The study concludes with:
Our study strongly supports current physical activity guidelines recommending 30 minutes of moderate activity daily to reduce chronic disease. This level of activity improved CHD risk regardless of baseline BMI. Furthermore, this study suggests that more than 30 minutes of physical activity daily further reduces the risk.
Why wasn’t this part more widely spotlighted in both the study and the AP story on it? Maybe the money trail will explain why.
Of the eight-member team of researchers, Dr. Howard D. Sesso, who helped to analyze and interpret the study data, received investigator-initiated research funding as principal investigator from for-profit entities including Roche Vitamins Inc (now DSM Pharmaceuticals), maker of drugs to treat, amongst other things, obesity.

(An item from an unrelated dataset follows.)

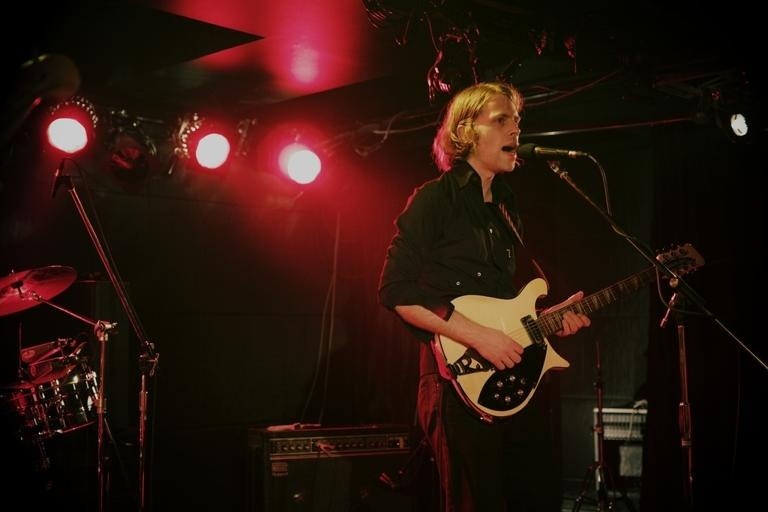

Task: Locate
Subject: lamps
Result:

Dr. Michael Gaziano, one of two researchers charged with obtaining study funding, received nonfederal investigator-initiated funding from McNeil Consumer Products, whose parent company Johnson & Johnson holds a vested financial interest in seeing obesity classified as a disease. He’s also accepted research dollars from Amgen, another company currently conducting clinical trials for the treatment of obesity, and VeroScience, another company which seeks to commercially treat obesity.
Dr. Gaziano has also received research support from the aforementioned DMS Pharmaceuticals, as well as Wyeth Pharmaceuticals, maker of the diet drug fenfluramine (Fhen-phen) which was yanked from the market after it was found to cause heart valve damage. He’s also served as a consultant for McNeil and Wyeth, along with Bayer, another company dedicated to commercially treating obesity. Additionally, he has served as an expert witness for Merck, maker of a failed diet drug; diet-pill-monger Nutraquest, which settled with California in 2006 after being accused of using deceptive techniques to sell weight-loss products that contained ephedra; and GlaxoSmithKline, maker of Alli or what is better known as the Poopy Pants diet pill.

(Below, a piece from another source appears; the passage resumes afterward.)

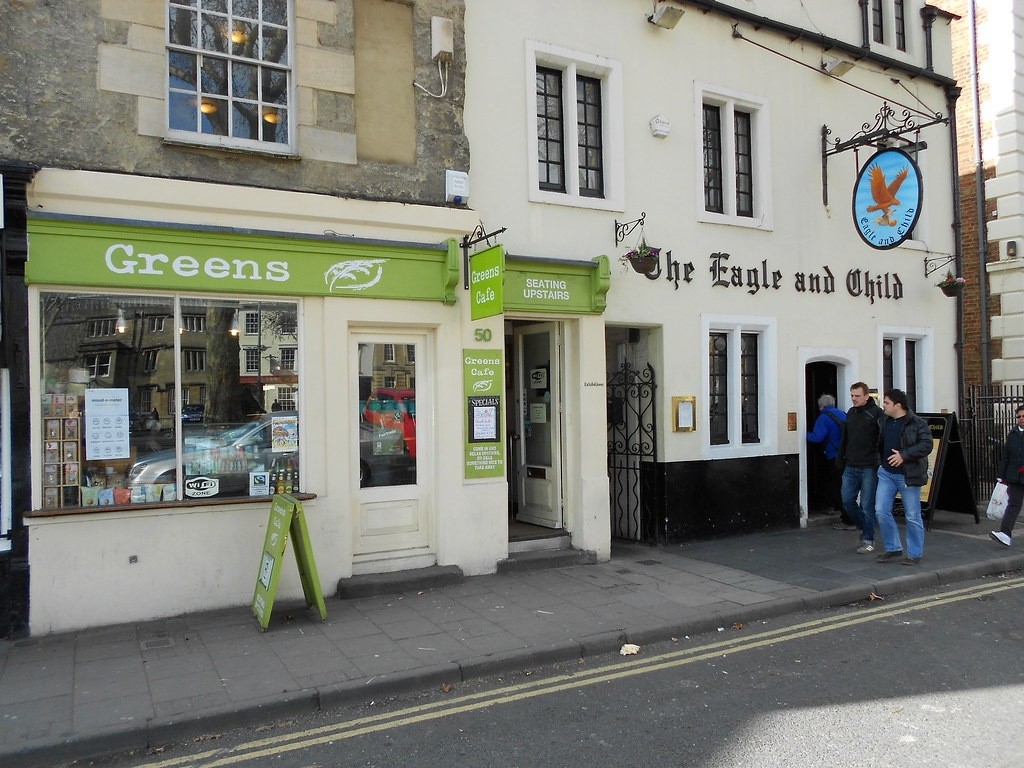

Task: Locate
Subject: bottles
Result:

Both Dr. Gaziano and Dr. I-Min Lee both received research support from Dow Corning Corporation, makers of a silicone-rubber, acid-resistant gastric balloon used to (unsuccessfully) treat obesity (PDF link).

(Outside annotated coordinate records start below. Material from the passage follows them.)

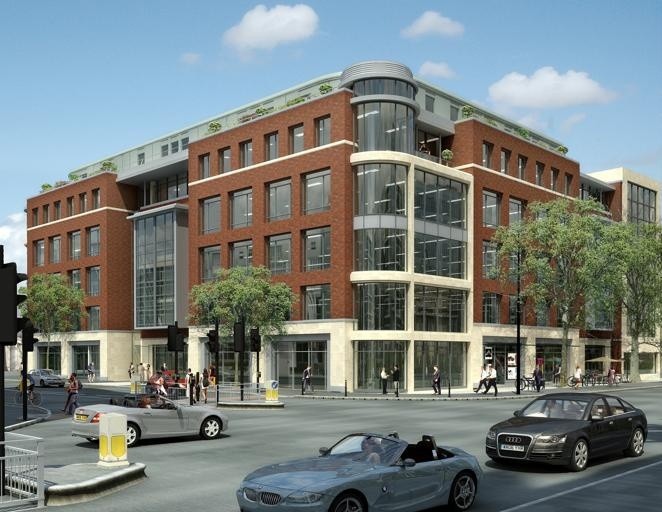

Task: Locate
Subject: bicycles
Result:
[516,372,545,392]
[15,389,44,407]
[567,369,600,388]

Whew, and I didn’t even have to break a sweat to find out this information! With financial donors like this, is it any wonder the study found fat to be so unhealthy?
I do not know the researchers nor am I familiar with their reputations. They very well may be highly ethical and altruistic people dedicated solely to advancing good health. But I do have to question their study results when companies who have vested financial interests in reducing or eliminating obesity are among their heftiest financial contributors. Are these researchers willing to bite the gloved hand that feeds them?
And it’s not just this study that is made problematic by potentially biased financial donors. Scratch any anti-obesity study and you will find much the same pattern. The weight loss industry rakes in tens of billions of dollars a year – would they really sponsor a study that could hurt their bottom line?